A small minority of places people frequent account for a large majority of coronavirus infections in big cities, according to a new modeling study.
The study, published in the journal Nature on Tuesday, suggests that reducing maximum occupancy in such places – including restaurants, gyms, cafes and hotels – can substantially slow the spread of illness.
“Our model predicts that capping points-of-interest at 20% of maximum occupancy can reduce the infections by more than 80%, but we only lose around 40% of the visits when compared to a fully reopening with usual maximum occupancy,” Jure Leskovec, an author of the study and associate professor of computer science at Stanford University, said during a news briefing on Tuesday.
The model also found significant racial and socioeconomic disparities in infections.
The researchers from Stanford University and Northwestern University used cellphone location data to model the potential spread of Covid-19 within 10 of the largest metropolitan areas in the United States: Atlanta, Chicago, Dallas, Houston, Los Angeles, Miami, New York, Philadelphia, San Francisco and Washington DC. The data, representing the hourly movements of 98 million people, included mobility patterns from March to May.
The researchers examined Covid-19 case counts for each area and how often people traveled to “points of interest” including grocery stores, fitness centers, cafes, snack bars, doctor’s offices, religious establishments, hotels, motels and restaurants.
“On average across metro areas, full-service restaurants, gyms, hotels, cafes, religious organizations, and limited-service restaurants produced the largest predicted increases in infections when reopened,” the researchers wrote in their study.

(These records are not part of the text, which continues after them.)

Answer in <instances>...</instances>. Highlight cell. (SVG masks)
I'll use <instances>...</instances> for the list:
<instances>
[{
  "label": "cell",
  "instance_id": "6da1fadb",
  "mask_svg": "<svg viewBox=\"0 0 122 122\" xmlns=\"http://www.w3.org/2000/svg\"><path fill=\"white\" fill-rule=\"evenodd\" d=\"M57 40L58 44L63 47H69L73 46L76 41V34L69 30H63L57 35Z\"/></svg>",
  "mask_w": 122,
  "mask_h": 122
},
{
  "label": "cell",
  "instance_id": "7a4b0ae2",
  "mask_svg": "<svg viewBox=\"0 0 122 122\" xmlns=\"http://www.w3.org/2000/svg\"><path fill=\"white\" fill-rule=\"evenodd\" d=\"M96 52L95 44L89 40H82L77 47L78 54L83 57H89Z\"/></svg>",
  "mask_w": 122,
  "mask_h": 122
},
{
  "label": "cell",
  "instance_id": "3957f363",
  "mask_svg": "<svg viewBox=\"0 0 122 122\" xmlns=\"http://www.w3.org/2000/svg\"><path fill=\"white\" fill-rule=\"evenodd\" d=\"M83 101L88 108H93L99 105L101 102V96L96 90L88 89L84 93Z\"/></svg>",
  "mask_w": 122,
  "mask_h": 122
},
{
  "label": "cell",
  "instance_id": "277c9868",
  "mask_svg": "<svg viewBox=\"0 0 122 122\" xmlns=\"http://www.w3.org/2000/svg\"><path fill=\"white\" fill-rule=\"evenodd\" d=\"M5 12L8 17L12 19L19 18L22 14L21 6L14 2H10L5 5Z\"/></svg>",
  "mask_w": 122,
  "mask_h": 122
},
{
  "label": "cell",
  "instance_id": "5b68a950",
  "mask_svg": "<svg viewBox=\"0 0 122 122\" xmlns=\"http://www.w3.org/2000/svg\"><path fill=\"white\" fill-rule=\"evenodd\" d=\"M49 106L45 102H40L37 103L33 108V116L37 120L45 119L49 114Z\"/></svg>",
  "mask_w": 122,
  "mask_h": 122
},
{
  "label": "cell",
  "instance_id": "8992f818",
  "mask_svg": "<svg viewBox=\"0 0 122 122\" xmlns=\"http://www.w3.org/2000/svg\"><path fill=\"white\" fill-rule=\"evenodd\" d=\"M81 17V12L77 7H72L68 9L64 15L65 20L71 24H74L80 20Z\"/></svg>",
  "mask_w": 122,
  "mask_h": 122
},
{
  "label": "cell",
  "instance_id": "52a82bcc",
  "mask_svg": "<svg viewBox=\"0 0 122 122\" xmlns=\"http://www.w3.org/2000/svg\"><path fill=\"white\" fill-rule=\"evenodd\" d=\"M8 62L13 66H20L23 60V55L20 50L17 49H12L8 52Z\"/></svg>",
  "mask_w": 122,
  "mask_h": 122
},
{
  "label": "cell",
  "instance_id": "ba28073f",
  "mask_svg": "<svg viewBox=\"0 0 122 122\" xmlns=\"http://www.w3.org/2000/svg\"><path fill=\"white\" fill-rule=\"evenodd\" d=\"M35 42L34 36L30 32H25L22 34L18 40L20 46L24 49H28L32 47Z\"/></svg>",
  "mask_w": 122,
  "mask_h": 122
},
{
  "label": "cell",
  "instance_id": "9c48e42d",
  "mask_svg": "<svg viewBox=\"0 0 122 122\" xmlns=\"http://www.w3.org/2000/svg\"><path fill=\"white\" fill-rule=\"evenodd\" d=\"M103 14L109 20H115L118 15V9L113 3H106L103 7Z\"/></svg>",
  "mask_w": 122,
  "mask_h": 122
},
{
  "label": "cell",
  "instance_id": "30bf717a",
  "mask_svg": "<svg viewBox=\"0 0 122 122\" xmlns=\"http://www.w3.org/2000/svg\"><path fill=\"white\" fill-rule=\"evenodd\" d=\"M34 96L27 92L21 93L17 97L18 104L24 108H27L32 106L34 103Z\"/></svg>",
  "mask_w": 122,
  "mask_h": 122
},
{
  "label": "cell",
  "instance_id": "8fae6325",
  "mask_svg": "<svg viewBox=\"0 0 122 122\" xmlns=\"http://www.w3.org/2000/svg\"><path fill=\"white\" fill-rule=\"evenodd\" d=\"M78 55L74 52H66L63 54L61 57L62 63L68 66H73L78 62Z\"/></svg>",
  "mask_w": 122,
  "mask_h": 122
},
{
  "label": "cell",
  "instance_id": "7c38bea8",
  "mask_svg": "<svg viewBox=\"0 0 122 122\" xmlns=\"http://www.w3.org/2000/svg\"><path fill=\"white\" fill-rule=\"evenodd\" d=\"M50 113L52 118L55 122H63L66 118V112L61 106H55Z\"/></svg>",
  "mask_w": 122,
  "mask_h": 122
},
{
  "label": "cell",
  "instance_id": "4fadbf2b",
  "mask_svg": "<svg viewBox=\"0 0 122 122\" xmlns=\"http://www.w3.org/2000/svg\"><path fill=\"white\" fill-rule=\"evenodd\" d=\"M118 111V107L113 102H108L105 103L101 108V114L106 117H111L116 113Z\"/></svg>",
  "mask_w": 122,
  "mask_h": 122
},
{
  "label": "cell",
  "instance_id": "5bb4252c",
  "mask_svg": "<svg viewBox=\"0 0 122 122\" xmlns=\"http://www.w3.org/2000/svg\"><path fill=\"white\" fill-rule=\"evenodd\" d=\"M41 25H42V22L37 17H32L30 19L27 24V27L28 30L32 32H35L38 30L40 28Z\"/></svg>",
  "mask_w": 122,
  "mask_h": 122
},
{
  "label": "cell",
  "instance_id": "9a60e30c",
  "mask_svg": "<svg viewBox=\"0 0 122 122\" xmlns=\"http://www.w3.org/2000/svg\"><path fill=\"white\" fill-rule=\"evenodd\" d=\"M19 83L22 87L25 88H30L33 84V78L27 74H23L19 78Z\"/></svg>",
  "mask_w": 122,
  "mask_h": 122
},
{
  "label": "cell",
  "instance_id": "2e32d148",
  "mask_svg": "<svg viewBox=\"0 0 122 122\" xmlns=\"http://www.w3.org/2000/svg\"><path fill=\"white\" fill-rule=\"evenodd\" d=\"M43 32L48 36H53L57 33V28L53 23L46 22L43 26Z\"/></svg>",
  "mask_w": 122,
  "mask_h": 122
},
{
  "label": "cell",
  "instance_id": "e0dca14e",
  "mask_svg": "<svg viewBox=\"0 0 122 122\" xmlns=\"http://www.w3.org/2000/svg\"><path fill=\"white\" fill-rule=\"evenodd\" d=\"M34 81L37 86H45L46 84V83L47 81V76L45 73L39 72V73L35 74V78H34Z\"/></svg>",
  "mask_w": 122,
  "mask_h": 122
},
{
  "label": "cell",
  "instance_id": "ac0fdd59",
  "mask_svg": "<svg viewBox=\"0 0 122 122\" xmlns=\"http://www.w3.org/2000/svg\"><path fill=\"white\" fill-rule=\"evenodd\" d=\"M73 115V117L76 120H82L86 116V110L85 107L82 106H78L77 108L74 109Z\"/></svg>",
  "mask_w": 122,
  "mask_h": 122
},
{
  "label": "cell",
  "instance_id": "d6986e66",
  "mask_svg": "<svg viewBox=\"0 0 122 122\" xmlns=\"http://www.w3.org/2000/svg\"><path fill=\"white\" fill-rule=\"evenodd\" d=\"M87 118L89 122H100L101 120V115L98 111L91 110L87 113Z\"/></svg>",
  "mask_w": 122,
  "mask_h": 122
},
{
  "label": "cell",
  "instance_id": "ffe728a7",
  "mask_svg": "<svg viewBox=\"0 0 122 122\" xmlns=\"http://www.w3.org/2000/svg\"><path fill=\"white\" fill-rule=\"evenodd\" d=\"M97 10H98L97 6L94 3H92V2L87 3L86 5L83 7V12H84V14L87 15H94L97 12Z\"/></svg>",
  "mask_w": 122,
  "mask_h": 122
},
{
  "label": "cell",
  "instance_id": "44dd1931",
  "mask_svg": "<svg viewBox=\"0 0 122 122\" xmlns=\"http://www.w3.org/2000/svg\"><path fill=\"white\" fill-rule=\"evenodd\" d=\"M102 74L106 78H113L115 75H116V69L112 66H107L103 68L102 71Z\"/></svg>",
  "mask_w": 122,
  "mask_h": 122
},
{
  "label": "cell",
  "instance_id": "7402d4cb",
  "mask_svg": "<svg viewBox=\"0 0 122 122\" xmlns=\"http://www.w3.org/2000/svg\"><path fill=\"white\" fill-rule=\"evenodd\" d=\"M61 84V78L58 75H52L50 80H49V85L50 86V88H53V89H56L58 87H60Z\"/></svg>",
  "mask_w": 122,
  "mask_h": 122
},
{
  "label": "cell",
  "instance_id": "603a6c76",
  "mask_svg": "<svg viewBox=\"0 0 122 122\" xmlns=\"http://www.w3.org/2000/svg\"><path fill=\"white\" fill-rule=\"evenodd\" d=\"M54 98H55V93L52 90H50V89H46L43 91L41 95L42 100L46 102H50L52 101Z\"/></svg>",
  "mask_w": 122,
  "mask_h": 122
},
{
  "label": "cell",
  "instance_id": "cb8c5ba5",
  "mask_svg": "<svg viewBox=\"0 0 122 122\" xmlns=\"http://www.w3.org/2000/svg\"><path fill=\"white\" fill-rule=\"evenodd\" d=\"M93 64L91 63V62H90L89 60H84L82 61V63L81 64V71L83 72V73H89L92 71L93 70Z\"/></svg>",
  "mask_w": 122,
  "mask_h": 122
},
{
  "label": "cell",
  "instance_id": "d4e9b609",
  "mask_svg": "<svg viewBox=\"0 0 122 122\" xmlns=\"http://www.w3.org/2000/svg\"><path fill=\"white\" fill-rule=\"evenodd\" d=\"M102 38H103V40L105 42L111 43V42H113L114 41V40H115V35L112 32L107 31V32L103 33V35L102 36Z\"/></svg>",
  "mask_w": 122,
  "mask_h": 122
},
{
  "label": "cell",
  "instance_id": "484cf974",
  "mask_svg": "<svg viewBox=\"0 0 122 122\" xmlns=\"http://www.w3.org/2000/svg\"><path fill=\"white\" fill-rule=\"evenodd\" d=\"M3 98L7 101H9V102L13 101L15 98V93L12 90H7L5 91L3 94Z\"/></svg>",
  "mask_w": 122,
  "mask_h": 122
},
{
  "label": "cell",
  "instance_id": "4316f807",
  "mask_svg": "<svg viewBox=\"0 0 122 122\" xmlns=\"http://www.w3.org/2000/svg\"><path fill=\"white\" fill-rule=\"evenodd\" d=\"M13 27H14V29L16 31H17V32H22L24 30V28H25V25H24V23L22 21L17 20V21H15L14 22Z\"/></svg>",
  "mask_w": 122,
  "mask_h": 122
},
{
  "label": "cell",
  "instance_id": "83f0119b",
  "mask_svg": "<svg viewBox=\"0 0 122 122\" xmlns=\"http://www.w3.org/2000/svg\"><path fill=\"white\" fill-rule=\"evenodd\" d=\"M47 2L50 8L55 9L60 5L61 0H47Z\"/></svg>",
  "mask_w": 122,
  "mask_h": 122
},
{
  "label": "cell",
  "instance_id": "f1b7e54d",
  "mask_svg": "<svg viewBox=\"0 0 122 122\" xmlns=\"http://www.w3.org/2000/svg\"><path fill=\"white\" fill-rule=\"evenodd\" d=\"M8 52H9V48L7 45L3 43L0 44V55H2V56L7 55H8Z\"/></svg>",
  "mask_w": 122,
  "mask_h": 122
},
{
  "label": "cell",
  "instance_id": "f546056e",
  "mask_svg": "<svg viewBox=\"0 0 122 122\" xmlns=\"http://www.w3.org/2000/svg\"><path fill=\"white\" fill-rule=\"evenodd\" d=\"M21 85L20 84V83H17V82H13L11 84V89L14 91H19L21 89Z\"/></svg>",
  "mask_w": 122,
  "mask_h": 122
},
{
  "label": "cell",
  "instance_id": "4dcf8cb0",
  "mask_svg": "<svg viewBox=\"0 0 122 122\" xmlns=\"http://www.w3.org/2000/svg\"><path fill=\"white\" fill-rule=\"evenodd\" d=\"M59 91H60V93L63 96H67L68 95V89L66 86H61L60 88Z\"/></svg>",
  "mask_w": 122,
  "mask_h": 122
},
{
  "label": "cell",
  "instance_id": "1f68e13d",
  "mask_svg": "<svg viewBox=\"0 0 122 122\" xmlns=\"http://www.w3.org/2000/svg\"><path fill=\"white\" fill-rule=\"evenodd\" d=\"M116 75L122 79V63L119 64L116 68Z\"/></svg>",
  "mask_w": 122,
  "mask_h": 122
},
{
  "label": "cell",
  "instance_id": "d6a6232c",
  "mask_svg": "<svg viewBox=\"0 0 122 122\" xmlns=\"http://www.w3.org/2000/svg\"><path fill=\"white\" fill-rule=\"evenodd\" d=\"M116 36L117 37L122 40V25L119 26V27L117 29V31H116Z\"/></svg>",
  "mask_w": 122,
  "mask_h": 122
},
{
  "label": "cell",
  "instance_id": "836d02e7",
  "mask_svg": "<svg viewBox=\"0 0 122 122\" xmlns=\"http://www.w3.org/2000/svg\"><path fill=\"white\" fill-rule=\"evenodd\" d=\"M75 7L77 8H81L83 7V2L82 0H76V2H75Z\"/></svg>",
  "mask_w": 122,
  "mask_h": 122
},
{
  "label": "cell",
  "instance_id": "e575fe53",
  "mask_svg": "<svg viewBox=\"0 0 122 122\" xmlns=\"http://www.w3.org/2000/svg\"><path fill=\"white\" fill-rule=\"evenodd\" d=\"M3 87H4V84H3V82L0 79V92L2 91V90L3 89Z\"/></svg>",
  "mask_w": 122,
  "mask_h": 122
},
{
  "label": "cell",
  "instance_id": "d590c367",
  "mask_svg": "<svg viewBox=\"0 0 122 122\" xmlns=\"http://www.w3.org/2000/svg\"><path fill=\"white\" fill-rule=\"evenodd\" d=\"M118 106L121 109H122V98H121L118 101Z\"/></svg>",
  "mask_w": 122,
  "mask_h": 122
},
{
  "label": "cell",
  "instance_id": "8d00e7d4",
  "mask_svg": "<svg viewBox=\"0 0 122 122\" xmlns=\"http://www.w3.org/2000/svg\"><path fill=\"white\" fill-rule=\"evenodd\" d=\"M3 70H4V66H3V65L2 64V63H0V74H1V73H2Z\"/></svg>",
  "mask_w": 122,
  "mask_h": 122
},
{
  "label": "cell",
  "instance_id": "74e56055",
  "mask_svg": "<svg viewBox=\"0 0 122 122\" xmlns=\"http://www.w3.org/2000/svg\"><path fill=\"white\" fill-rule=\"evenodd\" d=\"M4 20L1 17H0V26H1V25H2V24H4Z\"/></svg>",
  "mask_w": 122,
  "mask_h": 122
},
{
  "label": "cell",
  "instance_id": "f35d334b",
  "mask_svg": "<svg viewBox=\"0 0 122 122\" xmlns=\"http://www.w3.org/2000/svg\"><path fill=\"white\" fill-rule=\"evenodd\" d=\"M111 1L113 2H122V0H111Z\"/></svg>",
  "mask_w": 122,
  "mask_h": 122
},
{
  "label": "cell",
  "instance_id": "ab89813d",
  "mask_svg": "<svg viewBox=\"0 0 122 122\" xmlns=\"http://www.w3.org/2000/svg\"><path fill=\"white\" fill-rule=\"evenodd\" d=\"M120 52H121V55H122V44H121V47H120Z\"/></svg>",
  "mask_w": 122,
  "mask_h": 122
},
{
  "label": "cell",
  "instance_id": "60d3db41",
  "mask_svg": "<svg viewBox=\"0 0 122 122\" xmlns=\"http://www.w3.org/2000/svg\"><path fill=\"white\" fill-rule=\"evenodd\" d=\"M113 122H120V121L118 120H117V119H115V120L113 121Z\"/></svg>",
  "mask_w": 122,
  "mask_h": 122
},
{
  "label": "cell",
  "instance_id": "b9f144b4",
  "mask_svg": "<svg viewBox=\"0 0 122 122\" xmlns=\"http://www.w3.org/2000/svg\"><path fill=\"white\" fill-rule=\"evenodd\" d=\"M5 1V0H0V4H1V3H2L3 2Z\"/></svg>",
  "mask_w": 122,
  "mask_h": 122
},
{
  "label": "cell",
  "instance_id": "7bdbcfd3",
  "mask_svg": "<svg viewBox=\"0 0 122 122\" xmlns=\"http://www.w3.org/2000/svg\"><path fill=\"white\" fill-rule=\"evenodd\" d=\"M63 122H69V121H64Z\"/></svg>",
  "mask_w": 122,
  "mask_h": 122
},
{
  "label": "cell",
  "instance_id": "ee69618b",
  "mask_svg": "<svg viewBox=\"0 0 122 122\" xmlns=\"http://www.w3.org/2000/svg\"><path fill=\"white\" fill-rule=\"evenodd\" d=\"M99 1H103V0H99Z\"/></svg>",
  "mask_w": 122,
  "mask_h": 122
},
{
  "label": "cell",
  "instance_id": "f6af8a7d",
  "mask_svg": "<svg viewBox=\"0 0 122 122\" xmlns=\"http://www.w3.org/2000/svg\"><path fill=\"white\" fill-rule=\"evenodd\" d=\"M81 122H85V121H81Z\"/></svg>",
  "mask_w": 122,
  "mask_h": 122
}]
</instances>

The model predicted that “infections are happening very unevenly – that there are about 10% of points of interest that account for over 80% of all infections, and these are places that are smaller, more crowded and people dwell there longer,” Leskovec said at the briefing.
The model showed that people living in areas with the lowest income, based on Census data, were more likely to be infected – partly because of places in their areas tending to be smaller, leading to crowding.
“Our model predicts that one visit to a grocery store is twice more dangerous for a lower-income individual compared to a higher-income individual,” Leskovec said. “This is because of grocery stores visited by lower-income individuals have on average 60% more people by square foot, and visitors stay there 17% longer.”
The study comes with limitations, including that the model is a simulation – not a real-life experiment – and the data is based on 10 metropolitan areas and does not capture all places someone could frequent.